Retype the following data verbatim. Omit the pictures from your answer.

===== Data for this task =====

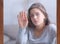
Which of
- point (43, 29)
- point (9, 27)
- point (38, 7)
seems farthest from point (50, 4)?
point (9, 27)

=====

_Output for this task_
Which of
- point (43, 29)
- point (9, 27)
- point (38, 7)
seems farthest from point (50, 4)?
point (9, 27)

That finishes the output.